DESIGN PROCESS

The idea how to make bacteria which could be used as a security system evolved over several weeks. One of the first ideas how it could be achieved was the use of transposons. Transposable elements are DNA fragments that can change its position within a genome. This creates mutations resulting in different levels/suppression of expression of certain genes. The use of transposons would yield bacteria with various phenotypes, which could be used in Key. coli security system. A target site-specific Tn7 transposon could be used for this purpose. This bacterial mobile DNA segment inserts at high-frequency into a single specific site, called attTn7 in E. coli. However, further research revealed several disadvantages of this idea. The mechanisms of Tn7 recombination are complicated are requiring large number of proteins to work. Although we thought this would be interesting to test, we came across difficulties with sourcing the TsnD subunit of the Tn7 transposon. As expression and purification of this subunit was not realistic within the timeframe we had so we decided a new method would be needed. The next idea to obtain different phenotypes of bacteria was the use of RNA interference. In this process RNA molecules inhibit gene expression. It is possible thanks to siRNA molecules which target specific mRNA strands. After that protein complex is formed and it breaks down mRNA preventing its translation into protein. An extensive literature search revealed that the CRISPR interference system seems to be more reliable and predictable than RNAi so we decided to use it.

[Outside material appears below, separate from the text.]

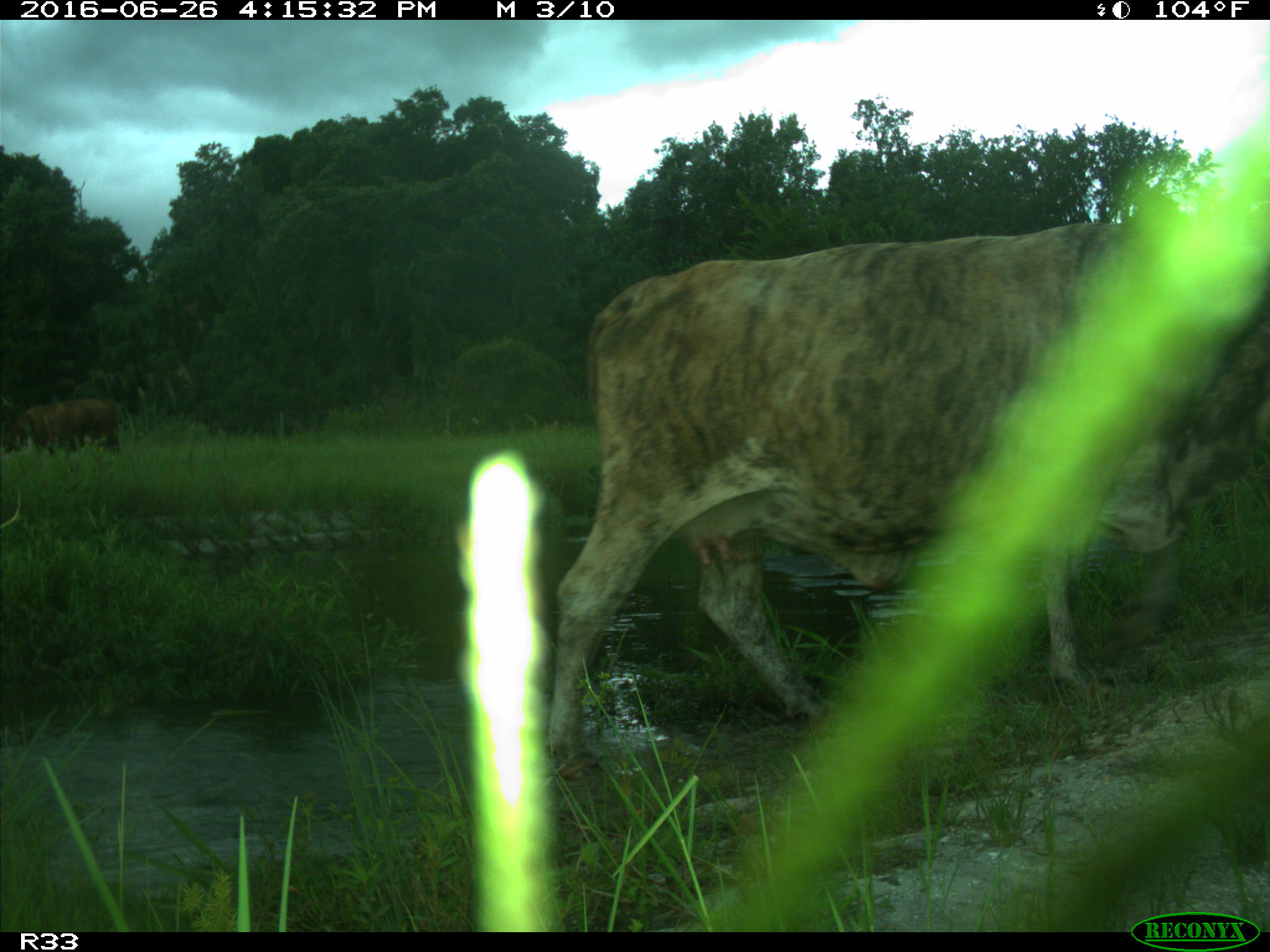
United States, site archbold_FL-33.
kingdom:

The main difference between CRISPRi and RNAi is the level on which they control protein expression. RNAi regulates this on the translational level by interfering with mRNA and CRISPRi influences gene expression primarily at the transcriptional level.

CRISPRi allows sequence-specific control of gene expression. This method utilizes CRISPR pathway and catalytically inactive Cas9 (dCas9) protein, as well as single guide RNA (sgRNA), which are specific to chosen DNA regions. We came up with an idea that a variety of reporters within a plasmid could be under the control of promoters which can be targeted by guide RNAs. dCas9 is a nuclease-deficient enzyme that uses the RNA-guided DNA binding of Cas9 but represses expression by interfering with RNA polymerase binding instead of cutting the DNA. The complex consisting of dCas9 and sgRNA binds to complementary DNA and represses the expression of target genes by blocking the elongation by RNA polymerase. By linking gRNA targeted promoters up to the genes for various reporters we can control the level of expression of these reporters by providing a targeting or non-targeting gRNA to give an ON/OFF switch.